### TASK DETAILS
Begin the copy at the line containing "What is the total" and end it at the final line of the material below, reproducing each line exactly, without images.

### PROVIDED ENTRIES

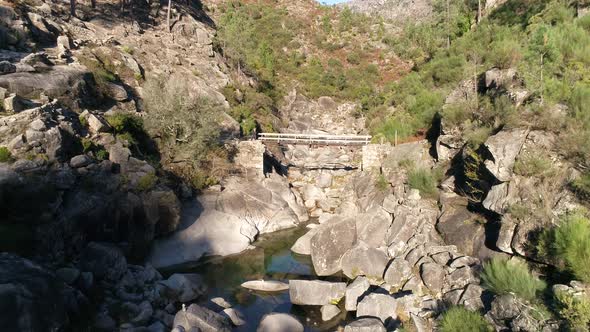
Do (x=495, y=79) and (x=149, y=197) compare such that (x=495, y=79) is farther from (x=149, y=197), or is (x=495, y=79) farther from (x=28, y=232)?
(x=28, y=232)

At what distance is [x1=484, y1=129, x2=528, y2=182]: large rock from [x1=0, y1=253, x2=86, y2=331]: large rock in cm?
1634

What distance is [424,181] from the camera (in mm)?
20781

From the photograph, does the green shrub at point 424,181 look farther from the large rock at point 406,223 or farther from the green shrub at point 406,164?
the green shrub at point 406,164

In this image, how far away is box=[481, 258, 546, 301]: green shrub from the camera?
34.7 ft

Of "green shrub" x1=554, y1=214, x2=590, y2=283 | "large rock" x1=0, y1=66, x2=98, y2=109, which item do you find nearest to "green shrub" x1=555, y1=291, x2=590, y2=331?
"green shrub" x1=554, y1=214, x2=590, y2=283

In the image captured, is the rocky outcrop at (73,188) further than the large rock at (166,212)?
No

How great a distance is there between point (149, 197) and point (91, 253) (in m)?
5.31

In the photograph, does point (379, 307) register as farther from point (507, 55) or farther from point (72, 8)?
point (72, 8)

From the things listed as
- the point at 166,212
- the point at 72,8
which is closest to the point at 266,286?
the point at 166,212

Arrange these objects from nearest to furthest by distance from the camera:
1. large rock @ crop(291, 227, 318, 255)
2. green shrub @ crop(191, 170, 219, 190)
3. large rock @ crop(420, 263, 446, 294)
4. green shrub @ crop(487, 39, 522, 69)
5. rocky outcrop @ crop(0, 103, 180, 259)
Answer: rocky outcrop @ crop(0, 103, 180, 259) < large rock @ crop(420, 263, 446, 294) < green shrub @ crop(487, 39, 522, 69) < large rock @ crop(291, 227, 318, 255) < green shrub @ crop(191, 170, 219, 190)

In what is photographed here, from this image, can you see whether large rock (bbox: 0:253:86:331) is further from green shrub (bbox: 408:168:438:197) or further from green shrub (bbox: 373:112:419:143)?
green shrub (bbox: 373:112:419:143)

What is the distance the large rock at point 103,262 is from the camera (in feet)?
47.9

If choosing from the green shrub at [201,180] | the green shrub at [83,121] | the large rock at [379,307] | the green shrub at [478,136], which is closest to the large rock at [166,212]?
the green shrub at [201,180]

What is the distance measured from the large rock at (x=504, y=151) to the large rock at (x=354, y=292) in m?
7.15
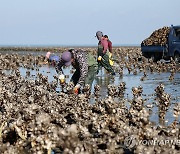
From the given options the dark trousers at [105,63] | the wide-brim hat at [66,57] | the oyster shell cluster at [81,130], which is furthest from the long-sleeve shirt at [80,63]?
the dark trousers at [105,63]

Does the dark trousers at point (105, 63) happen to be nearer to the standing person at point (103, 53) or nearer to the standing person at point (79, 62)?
the standing person at point (103, 53)

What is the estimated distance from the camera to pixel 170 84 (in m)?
13.9

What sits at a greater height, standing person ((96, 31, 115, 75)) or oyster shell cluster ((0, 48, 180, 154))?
standing person ((96, 31, 115, 75))

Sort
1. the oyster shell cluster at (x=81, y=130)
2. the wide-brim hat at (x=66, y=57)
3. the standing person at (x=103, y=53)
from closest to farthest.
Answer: the oyster shell cluster at (x=81, y=130)
the wide-brim hat at (x=66, y=57)
the standing person at (x=103, y=53)

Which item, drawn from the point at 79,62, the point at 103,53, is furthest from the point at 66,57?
the point at 103,53

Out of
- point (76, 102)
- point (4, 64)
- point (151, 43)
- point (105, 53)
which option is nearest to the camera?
point (76, 102)

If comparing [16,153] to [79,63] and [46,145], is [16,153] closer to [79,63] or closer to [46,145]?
[46,145]

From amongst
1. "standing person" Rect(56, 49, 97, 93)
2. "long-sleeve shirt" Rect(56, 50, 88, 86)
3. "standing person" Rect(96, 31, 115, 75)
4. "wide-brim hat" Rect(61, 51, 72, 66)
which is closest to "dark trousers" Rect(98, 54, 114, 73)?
"standing person" Rect(96, 31, 115, 75)

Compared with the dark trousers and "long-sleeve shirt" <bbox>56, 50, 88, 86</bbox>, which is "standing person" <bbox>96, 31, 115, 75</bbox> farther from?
"long-sleeve shirt" <bbox>56, 50, 88, 86</bbox>

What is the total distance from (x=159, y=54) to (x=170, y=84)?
11108 mm

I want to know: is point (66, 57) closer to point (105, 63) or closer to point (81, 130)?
point (81, 130)

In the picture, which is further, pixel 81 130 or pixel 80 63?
pixel 80 63

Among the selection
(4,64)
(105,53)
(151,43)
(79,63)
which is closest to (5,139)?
(79,63)

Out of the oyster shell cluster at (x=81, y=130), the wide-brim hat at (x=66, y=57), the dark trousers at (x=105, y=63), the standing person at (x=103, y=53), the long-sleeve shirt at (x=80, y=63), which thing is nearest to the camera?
the oyster shell cluster at (x=81, y=130)
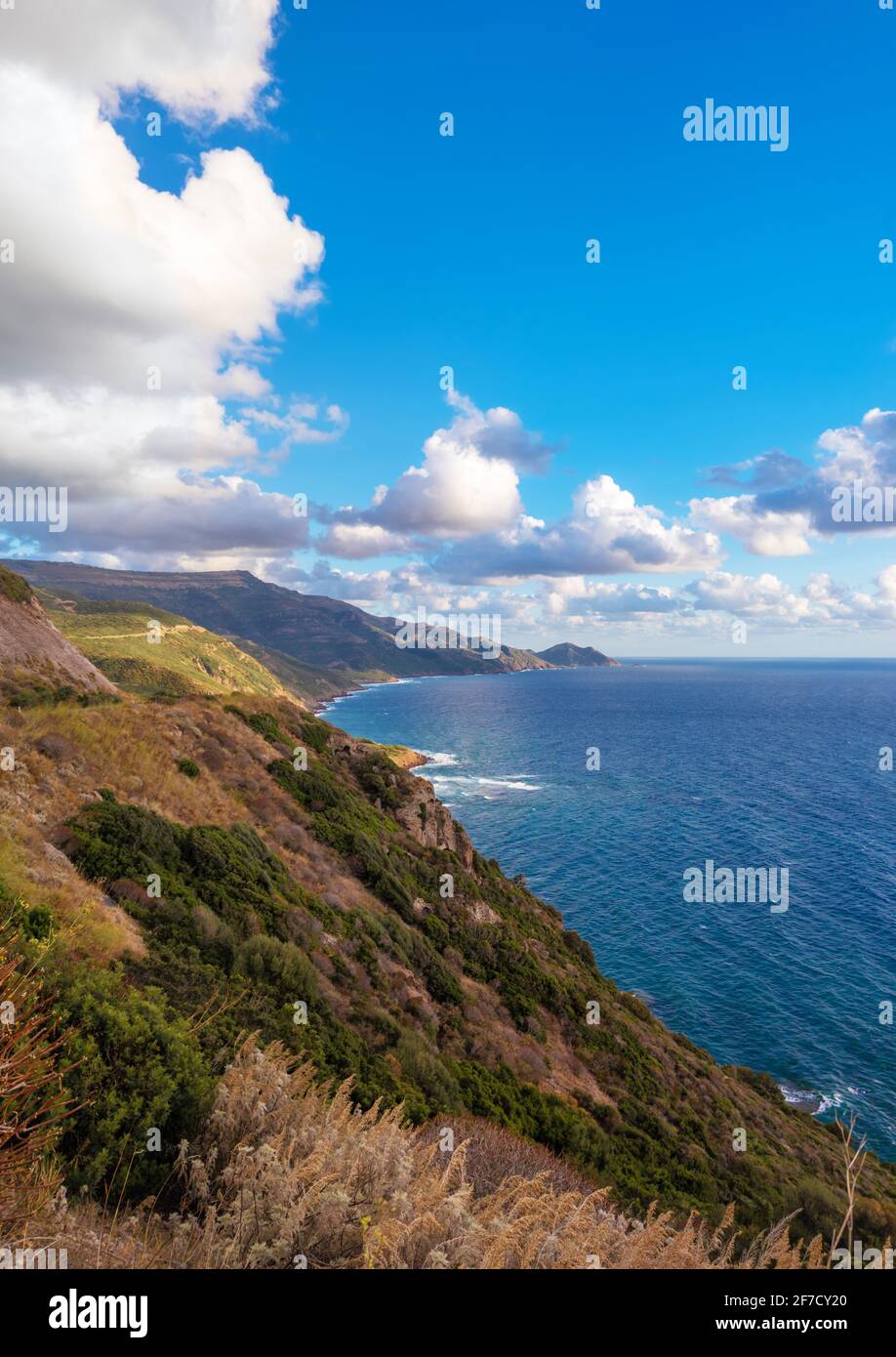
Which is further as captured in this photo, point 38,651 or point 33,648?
point 38,651

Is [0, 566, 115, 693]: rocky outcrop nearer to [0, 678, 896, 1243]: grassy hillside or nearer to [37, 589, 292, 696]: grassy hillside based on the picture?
[0, 678, 896, 1243]: grassy hillside

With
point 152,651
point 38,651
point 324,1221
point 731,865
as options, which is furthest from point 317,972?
point 152,651

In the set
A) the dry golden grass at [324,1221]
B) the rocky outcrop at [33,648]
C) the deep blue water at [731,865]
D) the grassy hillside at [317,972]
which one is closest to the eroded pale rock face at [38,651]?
the rocky outcrop at [33,648]

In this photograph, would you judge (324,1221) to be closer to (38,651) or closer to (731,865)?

### RESPONSE
What is the total distance from (x=159, y=54) to (x=170, y=84)?
11108 mm

I want to know: is point (66, 57) closer to point (105, 63) or closer to point (81, 130)?
point (81, 130)

In the picture, which is further, pixel 81 130 or pixel 80 63?
pixel 80 63

Among the selection
(4,64)
(105,53)
(151,43)
(79,63)
which is closest to (5,139)?
(79,63)

Out of the oyster shell cluster at (x=81, y=130), the wide-brim hat at (x=66, y=57), the dark trousers at (x=105, y=63), the standing person at (x=103, y=53), the long-sleeve shirt at (x=80, y=63), which thing is nearest to the camera?
the oyster shell cluster at (x=81, y=130)
Which is further as captured in this photo, point 38,651 or point 33,648?
point 38,651

Is [0, 566, 115, 693]: rocky outcrop nearer to [0, 678, 896, 1243]: grassy hillside or nearer to [37, 589, 292, 696]: grassy hillside based on the picture?
[0, 678, 896, 1243]: grassy hillside

With
point 152,651
point 38,651
point 324,1221
point 731,865
as options, which is furthest from point 317,972?
point 152,651

In the set
A) the dry golden grass at [324,1221]
B) the rocky outcrop at [33,648]
C) the deep blue water at [731,865]
D) the grassy hillside at [317,972]
which one is closest to the eroded pale rock face at [38,651]?
the rocky outcrop at [33,648]

In this photograph, would you judge (324,1221) to be closer to (38,651) or closer to (731,865)?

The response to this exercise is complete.